Frozen in the 18th century – New Castle, Delaware
Hidden away only 5 miles or so from the I-95 artery of the East Coast, the small town of New Castle, Delaware (pop. ~ 5000) has more colonial buildings packed into it than any other American town I know of. Not a single structure within the historic center seems to have been put up after the 19th century, and never have I seen so many pre-Revolution buildings so immaculately intact in one area. The only things in town that look of this century are the cars and the people. Most of the streets retain their original paving stones, and especially since it’s such a quiet place, it really is easy to forget Modernity..
What is best about New Castle, though, is that it’s an actual town and not a museum piece as many other colonial areas have become. Regular families inhabit the centuries-old houses, and people still frequent pubs that have remained largely unchanged since the 18th century. One can still visit the house where, in around 1680, William Penn supposedly spent his first night in America, the homes of two signers of the Declaration of Independence, a house where the Marquis de Lafayette attended a wedding, and the modest 1832 ticket booth for the New Castle-Frenchtown Railroad, which was the 2nd railroad built in the United States.
Founded by the Dutch West India Company’s Peter Stuyvesant (whose more famous post was that of governor of New Amsterdam), its strategic location on the Delaware River meant that it changed hands a number of times in its early days- the main players, of course, were the Dutch and the English, but surprisingly it was also controlled for some time by the Swedish, who once held a bit of sway in this region.
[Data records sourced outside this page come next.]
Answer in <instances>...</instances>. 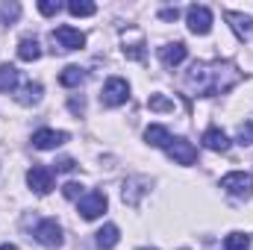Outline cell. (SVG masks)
Here are the masks:
<instances>
[{
  "mask_svg": "<svg viewBox=\"0 0 253 250\" xmlns=\"http://www.w3.org/2000/svg\"><path fill=\"white\" fill-rule=\"evenodd\" d=\"M65 141H68V132H62V129H39V132H33V147H39V150H53Z\"/></svg>",
  "mask_w": 253,
  "mask_h": 250,
  "instance_id": "cell-11",
  "label": "cell"
},
{
  "mask_svg": "<svg viewBox=\"0 0 253 250\" xmlns=\"http://www.w3.org/2000/svg\"><path fill=\"white\" fill-rule=\"evenodd\" d=\"M159 18H162V21H177V18H180V9H177V6H174V9H162Z\"/></svg>",
  "mask_w": 253,
  "mask_h": 250,
  "instance_id": "cell-30",
  "label": "cell"
},
{
  "mask_svg": "<svg viewBox=\"0 0 253 250\" xmlns=\"http://www.w3.org/2000/svg\"><path fill=\"white\" fill-rule=\"evenodd\" d=\"M118 239H121V233H118L115 224H106V227L97 230V248L100 250H112L115 245H118Z\"/></svg>",
  "mask_w": 253,
  "mask_h": 250,
  "instance_id": "cell-17",
  "label": "cell"
},
{
  "mask_svg": "<svg viewBox=\"0 0 253 250\" xmlns=\"http://www.w3.org/2000/svg\"><path fill=\"white\" fill-rule=\"evenodd\" d=\"M27 186L33 188L36 194H50L53 191V171L44 165H33L27 171Z\"/></svg>",
  "mask_w": 253,
  "mask_h": 250,
  "instance_id": "cell-7",
  "label": "cell"
},
{
  "mask_svg": "<svg viewBox=\"0 0 253 250\" xmlns=\"http://www.w3.org/2000/svg\"><path fill=\"white\" fill-rule=\"evenodd\" d=\"M68 106H71V112H74V115H83V109H85L83 97H71V103H68Z\"/></svg>",
  "mask_w": 253,
  "mask_h": 250,
  "instance_id": "cell-31",
  "label": "cell"
},
{
  "mask_svg": "<svg viewBox=\"0 0 253 250\" xmlns=\"http://www.w3.org/2000/svg\"><path fill=\"white\" fill-rule=\"evenodd\" d=\"M106 194L103 191H88L83 200H77V209H80V215L85 218V221H94V218H100L103 212H106Z\"/></svg>",
  "mask_w": 253,
  "mask_h": 250,
  "instance_id": "cell-5",
  "label": "cell"
},
{
  "mask_svg": "<svg viewBox=\"0 0 253 250\" xmlns=\"http://www.w3.org/2000/svg\"><path fill=\"white\" fill-rule=\"evenodd\" d=\"M144 138H147L150 147H168V141H171L174 135H171L162 124H150L147 129H144Z\"/></svg>",
  "mask_w": 253,
  "mask_h": 250,
  "instance_id": "cell-15",
  "label": "cell"
},
{
  "mask_svg": "<svg viewBox=\"0 0 253 250\" xmlns=\"http://www.w3.org/2000/svg\"><path fill=\"white\" fill-rule=\"evenodd\" d=\"M224 250H251V236L245 233H230L224 239Z\"/></svg>",
  "mask_w": 253,
  "mask_h": 250,
  "instance_id": "cell-22",
  "label": "cell"
},
{
  "mask_svg": "<svg viewBox=\"0 0 253 250\" xmlns=\"http://www.w3.org/2000/svg\"><path fill=\"white\" fill-rule=\"evenodd\" d=\"M18 15H21V6H18V3H3V6H0V21H3V24H12Z\"/></svg>",
  "mask_w": 253,
  "mask_h": 250,
  "instance_id": "cell-24",
  "label": "cell"
},
{
  "mask_svg": "<svg viewBox=\"0 0 253 250\" xmlns=\"http://www.w3.org/2000/svg\"><path fill=\"white\" fill-rule=\"evenodd\" d=\"M62 194L68 197V200H83V197H85V188L80 186V183H65Z\"/></svg>",
  "mask_w": 253,
  "mask_h": 250,
  "instance_id": "cell-25",
  "label": "cell"
},
{
  "mask_svg": "<svg viewBox=\"0 0 253 250\" xmlns=\"http://www.w3.org/2000/svg\"><path fill=\"white\" fill-rule=\"evenodd\" d=\"M39 56H42V47H39V42H36L33 36H27V39L18 42V59H24V62H36Z\"/></svg>",
  "mask_w": 253,
  "mask_h": 250,
  "instance_id": "cell-16",
  "label": "cell"
},
{
  "mask_svg": "<svg viewBox=\"0 0 253 250\" xmlns=\"http://www.w3.org/2000/svg\"><path fill=\"white\" fill-rule=\"evenodd\" d=\"M221 188L230 194V197H239V200H248L253 194V177L245 171H233L227 177H221Z\"/></svg>",
  "mask_w": 253,
  "mask_h": 250,
  "instance_id": "cell-2",
  "label": "cell"
},
{
  "mask_svg": "<svg viewBox=\"0 0 253 250\" xmlns=\"http://www.w3.org/2000/svg\"><path fill=\"white\" fill-rule=\"evenodd\" d=\"M124 56H126V59H135V62H138V59H144V50H141V44L135 42V44H126V47H124Z\"/></svg>",
  "mask_w": 253,
  "mask_h": 250,
  "instance_id": "cell-28",
  "label": "cell"
},
{
  "mask_svg": "<svg viewBox=\"0 0 253 250\" xmlns=\"http://www.w3.org/2000/svg\"><path fill=\"white\" fill-rule=\"evenodd\" d=\"M165 153L174 162H180V165H194V159H197V147L191 141H186V138H171L168 147H165Z\"/></svg>",
  "mask_w": 253,
  "mask_h": 250,
  "instance_id": "cell-9",
  "label": "cell"
},
{
  "mask_svg": "<svg viewBox=\"0 0 253 250\" xmlns=\"http://www.w3.org/2000/svg\"><path fill=\"white\" fill-rule=\"evenodd\" d=\"M224 18L230 21V27H233V33L242 39V42H251L253 39V18L251 15H245V12H224Z\"/></svg>",
  "mask_w": 253,
  "mask_h": 250,
  "instance_id": "cell-10",
  "label": "cell"
},
{
  "mask_svg": "<svg viewBox=\"0 0 253 250\" xmlns=\"http://www.w3.org/2000/svg\"><path fill=\"white\" fill-rule=\"evenodd\" d=\"M39 100H42V85H39V83H24L21 91H18V103L33 106V103H39Z\"/></svg>",
  "mask_w": 253,
  "mask_h": 250,
  "instance_id": "cell-20",
  "label": "cell"
},
{
  "mask_svg": "<svg viewBox=\"0 0 253 250\" xmlns=\"http://www.w3.org/2000/svg\"><path fill=\"white\" fill-rule=\"evenodd\" d=\"M36 239L44 248H62V227L53 218H44V221L36 224Z\"/></svg>",
  "mask_w": 253,
  "mask_h": 250,
  "instance_id": "cell-8",
  "label": "cell"
},
{
  "mask_svg": "<svg viewBox=\"0 0 253 250\" xmlns=\"http://www.w3.org/2000/svg\"><path fill=\"white\" fill-rule=\"evenodd\" d=\"M186 24H189V30L194 36H206L209 30H212V12L206 9V6H189L186 9Z\"/></svg>",
  "mask_w": 253,
  "mask_h": 250,
  "instance_id": "cell-6",
  "label": "cell"
},
{
  "mask_svg": "<svg viewBox=\"0 0 253 250\" xmlns=\"http://www.w3.org/2000/svg\"><path fill=\"white\" fill-rule=\"evenodd\" d=\"M0 250H15V245H3Z\"/></svg>",
  "mask_w": 253,
  "mask_h": 250,
  "instance_id": "cell-32",
  "label": "cell"
},
{
  "mask_svg": "<svg viewBox=\"0 0 253 250\" xmlns=\"http://www.w3.org/2000/svg\"><path fill=\"white\" fill-rule=\"evenodd\" d=\"M144 186H150V183H147L144 177H129V180L124 183V191H121V194H124V203H129V206H135V203L141 200V194L147 191Z\"/></svg>",
  "mask_w": 253,
  "mask_h": 250,
  "instance_id": "cell-14",
  "label": "cell"
},
{
  "mask_svg": "<svg viewBox=\"0 0 253 250\" xmlns=\"http://www.w3.org/2000/svg\"><path fill=\"white\" fill-rule=\"evenodd\" d=\"M68 12H71L74 18H91V15L97 12V6L88 3V0H71V3H68Z\"/></svg>",
  "mask_w": 253,
  "mask_h": 250,
  "instance_id": "cell-21",
  "label": "cell"
},
{
  "mask_svg": "<svg viewBox=\"0 0 253 250\" xmlns=\"http://www.w3.org/2000/svg\"><path fill=\"white\" fill-rule=\"evenodd\" d=\"M141 250H156V248H141Z\"/></svg>",
  "mask_w": 253,
  "mask_h": 250,
  "instance_id": "cell-33",
  "label": "cell"
},
{
  "mask_svg": "<svg viewBox=\"0 0 253 250\" xmlns=\"http://www.w3.org/2000/svg\"><path fill=\"white\" fill-rule=\"evenodd\" d=\"M126 100H129V85H126V80H121V77H109V80L103 83L100 103H103V106H124Z\"/></svg>",
  "mask_w": 253,
  "mask_h": 250,
  "instance_id": "cell-3",
  "label": "cell"
},
{
  "mask_svg": "<svg viewBox=\"0 0 253 250\" xmlns=\"http://www.w3.org/2000/svg\"><path fill=\"white\" fill-rule=\"evenodd\" d=\"M50 42H53L59 50H80V47L85 44V36H83L80 30H74V27L62 24V27H56V30L50 33Z\"/></svg>",
  "mask_w": 253,
  "mask_h": 250,
  "instance_id": "cell-4",
  "label": "cell"
},
{
  "mask_svg": "<svg viewBox=\"0 0 253 250\" xmlns=\"http://www.w3.org/2000/svg\"><path fill=\"white\" fill-rule=\"evenodd\" d=\"M147 106L156 109V112H171V109H174V100H168V97H162V94H150Z\"/></svg>",
  "mask_w": 253,
  "mask_h": 250,
  "instance_id": "cell-23",
  "label": "cell"
},
{
  "mask_svg": "<svg viewBox=\"0 0 253 250\" xmlns=\"http://www.w3.org/2000/svg\"><path fill=\"white\" fill-rule=\"evenodd\" d=\"M21 83V74L15 65H0V91H15Z\"/></svg>",
  "mask_w": 253,
  "mask_h": 250,
  "instance_id": "cell-18",
  "label": "cell"
},
{
  "mask_svg": "<svg viewBox=\"0 0 253 250\" xmlns=\"http://www.w3.org/2000/svg\"><path fill=\"white\" fill-rule=\"evenodd\" d=\"M186 56H189V50H186L183 42H174V44L159 47V59H162V65H168V68H177L180 62H186Z\"/></svg>",
  "mask_w": 253,
  "mask_h": 250,
  "instance_id": "cell-13",
  "label": "cell"
},
{
  "mask_svg": "<svg viewBox=\"0 0 253 250\" xmlns=\"http://www.w3.org/2000/svg\"><path fill=\"white\" fill-rule=\"evenodd\" d=\"M59 83H62L65 88H77L80 83H85V71L80 65H68L62 74H59Z\"/></svg>",
  "mask_w": 253,
  "mask_h": 250,
  "instance_id": "cell-19",
  "label": "cell"
},
{
  "mask_svg": "<svg viewBox=\"0 0 253 250\" xmlns=\"http://www.w3.org/2000/svg\"><path fill=\"white\" fill-rule=\"evenodd\" d=\"M239 144H253V121H245L239 126Z\"/></svg>",
  "mask_w": 253,
  "mask_h": 250,
  "instance_id": "cell-26",
  "label": "cell"
},
{
  "mask_svg": "<svg viewBox=\"0 0 253 250\" xmlns=\"http://www.w3.org/2000/svg\"><path fill=\"white\" fill-rule=\"evenodd\" d=\"M203 147H206V150H215V153H227V150H230V138H227L224 129L209 126V129L203 132Z\"/></svg>",
  "mask_w": 253,
  "mask_h": 250,
  "instance_id": "cell-12",
  "label": "cell"
},
{
  "mask_svg": "<svg viewBox=\"0 0 253 250\" xmlns=\"http://www.w3.org/2000/svg\"><path fill=\"white\" fill-rule=\"evenodd\" d=\"M59 9H62L59 0H42V3H39V12H42V15H56Z\"/></svg>",
  "mask_w": 253,
  "mask_h": 250,
  "instance_id": "cell-27",
  "label": "cell"
},
{
  "mask_svg": "<svg viewBox=\"0 0 253 250\" xmlns=\"http://www.w3.org/2000/svg\"><path fill=\"white\" fill-rule=\"evenodd\" d=\"M242 83V71L233 62H194L186 74V88L197 97L224 94Z\"/></svg>",
  "mask_w": 253,
  "mask_h": 250,
  "instance_id": "cell-1",
  "label": "cell"
},
{
  "mask_svg": "<svg viewBox=\"0 0 253 250\" xmlns=\"http://www.w3.org/2000/svg\"><path fill=\"white\" fill-rule=\"evenodd\" d=\"M74 168H77V165H74V159H68V156L56 162V171H62V174H68V171H74Z\"/></svg>",
  "mask_w": 253,
  "mask_h": 250,
  "instance_id": "cell-29",
  "label": "cell"
}]
</instances>
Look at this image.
In fact, the Old Courthouse, built in 1732 (and one of the oldest still standing in the country) still flies the Swedish flag. Its situation and initial influence had New Castle poised to become a city of some significance. However, despite having one of the first railroads, sometime around the mid 19th century, the main freight routes shifted to Wilmington and the town stopped completely in its tracks. It failed to keep up with industrialization and missed the train, so to speak-
And this is where the town just froze in time. A more upward moving town would have destroyed its old buildings as it marched into the modern age. A town with less initial influence and history would have receded into poverty. New Castle, however, just stayed right where it was, and largely remains there today, even as millions of travelers on the highways bypass it by with only miles to spare, completely unaware.